PERNYATAAN MUHADJIR BERBAHAYA!
Menko Bidang Pembangunan Manusia dan Kebudayaan (PMK) berkata sesama keluarga miskin besanan kemudian lahirlah keluarga miskin baru. Sebelum itu dia juga pernah bicara kalau sekarang gaji guru honorer sedikit, syukuri dulu nikmat yang ada, nanti masuk surga.
Pernyataan tentang guru honorer tak usah kita dengarkan dengan alasan sederhana: siapa dia seenteng itu memastikan orang masuk surga, dia sendiri belum tentu masuk surga.
Pernyataan soal besanan sesama keluarga miskin berbahaya sebab terbukti menuntun dia pada usulan kebijakan perkawinan lintas strata ekonomi (yang miskin menikah dengan yang kaya)—yang tentu saja sesat dari segala sisi.
Pernyataan dia justru menunjukkan bukti kuat negara ini gagal mencerdaskan kehidupan penyelenggara negaranya sendiri. Yakni menteri tersebut.
Kemiskinan bukan keinginan dari si miskin melainkan problem struktural negara.
Negara dibentuk untuk mendistribusikan keadilan dan memajukan kesejahteraan umum. Jika ada menteri yang notabene adalah penyelenggara negara menurut undang-undang berkata kemiskinan adalah masalah besanan semata, pemerintahan ini mengalami kegagalan kuadrat: gagal menyejahterakan masyarakat, gagal mencerdaskan penyelenggaranya sendiri.
Mengapa banyak orang miskin, jawabannya bukan karena mereka saling berbesanan.
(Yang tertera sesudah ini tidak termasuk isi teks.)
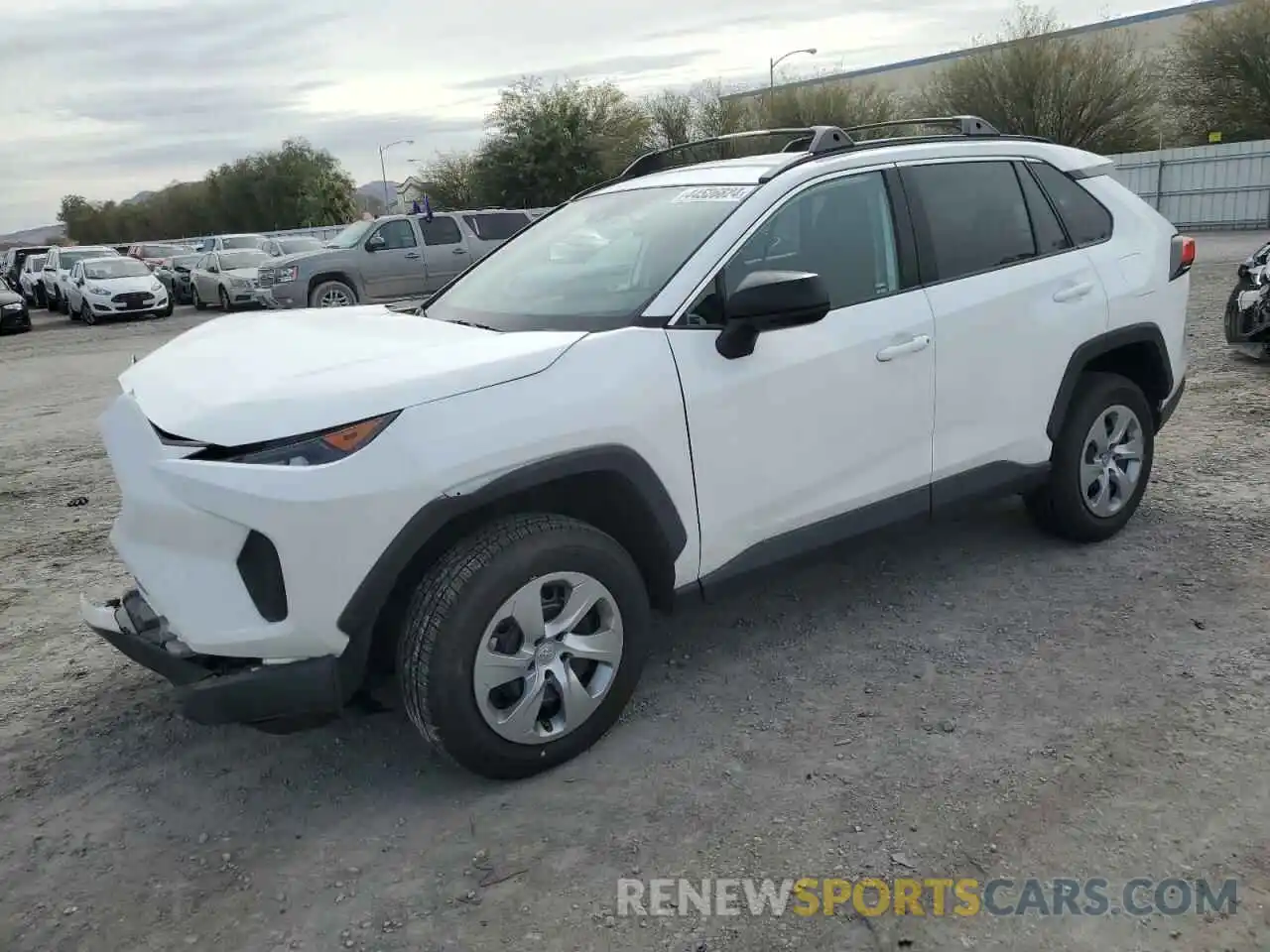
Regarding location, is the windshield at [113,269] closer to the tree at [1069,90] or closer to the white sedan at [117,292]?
the white sedan at [117,292]

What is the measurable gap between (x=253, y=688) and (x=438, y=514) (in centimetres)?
65

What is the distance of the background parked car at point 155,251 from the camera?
1320 inches

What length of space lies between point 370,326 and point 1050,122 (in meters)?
37.1

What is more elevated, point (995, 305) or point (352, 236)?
point (352, 236)

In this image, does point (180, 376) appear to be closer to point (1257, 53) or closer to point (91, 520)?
point (91, 520)

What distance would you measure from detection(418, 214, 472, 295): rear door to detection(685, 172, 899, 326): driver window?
14359 millimetres

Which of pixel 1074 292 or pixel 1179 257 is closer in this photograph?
pixel 1074 292

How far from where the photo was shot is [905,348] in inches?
147

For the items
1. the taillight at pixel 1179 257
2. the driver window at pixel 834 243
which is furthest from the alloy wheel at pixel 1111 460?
the driver window at pixel 834 243

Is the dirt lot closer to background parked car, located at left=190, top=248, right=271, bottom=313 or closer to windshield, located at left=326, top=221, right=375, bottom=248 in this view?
windshield, located at left=326, top=221, right=375, bottom=248

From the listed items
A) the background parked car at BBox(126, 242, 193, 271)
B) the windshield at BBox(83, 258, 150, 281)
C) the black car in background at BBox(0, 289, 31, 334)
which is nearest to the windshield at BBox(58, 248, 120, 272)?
the windshield at BBox(83, 258, 150, 281)

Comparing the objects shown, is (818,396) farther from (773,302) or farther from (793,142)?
(793,142)

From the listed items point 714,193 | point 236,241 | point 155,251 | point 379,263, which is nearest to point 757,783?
point 714,193

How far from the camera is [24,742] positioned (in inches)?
139
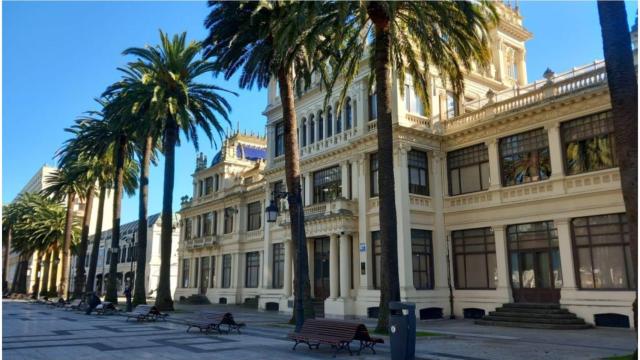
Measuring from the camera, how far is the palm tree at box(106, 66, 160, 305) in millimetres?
34344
Mengapa banyak orang miskin, jawabannya karena penyelenggara negara mendistribusikan sumber daya kepada segelintir orang yang tidak miskin.
Jika itu berlangsung terus menerus dan diamini sebagai kebijakan negara maka konsekuensinya adalah akumulasi kapital yang makin memiskinkan banyak orang di luar kalangan mereka.
Simpel!
Orang menyisihkan hasil keringat untuk proteksi asuransi, dana yang terkumpul dipakai menggoreng saham, beli kapal, main kasino oleh pengelola (Lihat sidang kasus Jiwasraya).
Orang menabung di bank, dananya diputar-putar, diberikan sebagai modal usaha kepada grup terbatas, ketika gagal bayar negara yang menanggung beban. Di situ muncul calo piutang yang bisa dapat Rp540 miliar (Lihat kasus Joker).
Orang butuh pelatihan kerja, duit negara diutak-atik lewat teknologi digital, muaranya masuk pula rekening perusahaan kalangan terbatas (Lihat kasus Prakerja).
Kita ingatkan Presiden Jokowi bahwa masyarakat juga jijik melihat pejabat yang tidak memiliki aura krisis. Menyusun DIPA saja tidak becus, tapi terus digaji dan diberi fasilitas negara.
Ancaman resesi dihadapi paling depan oleh masyarakat biasa, bukan oleh pejabat yang bernafas saja masih dibayari negara secara rutin.
Kita mau tegaskan di sini, perkawinan adalah urusan sakral persatuan lelaki dan perempuan untuk membentuk rumah tangga yang bahagia dan sejahtera lahir batin. Negara tidak mengurusi privat rumah tangga orang tapi melindungi kepentingan umum, menjamin kesejahteraan rakyat, melindungi segenap warga negara...
Pikiran saya sederhana: menjadi menteri lebih dari satu periode menggerogoti nurani dan akal sehat rupanya.
Mungkin Presiden bisa mulai berpikir untuk memarkir menteri yang bersangkutan supaya bisa lebih fokus pada bakatnya menjadi biro jodoh spesialis lintas strata ekonomi.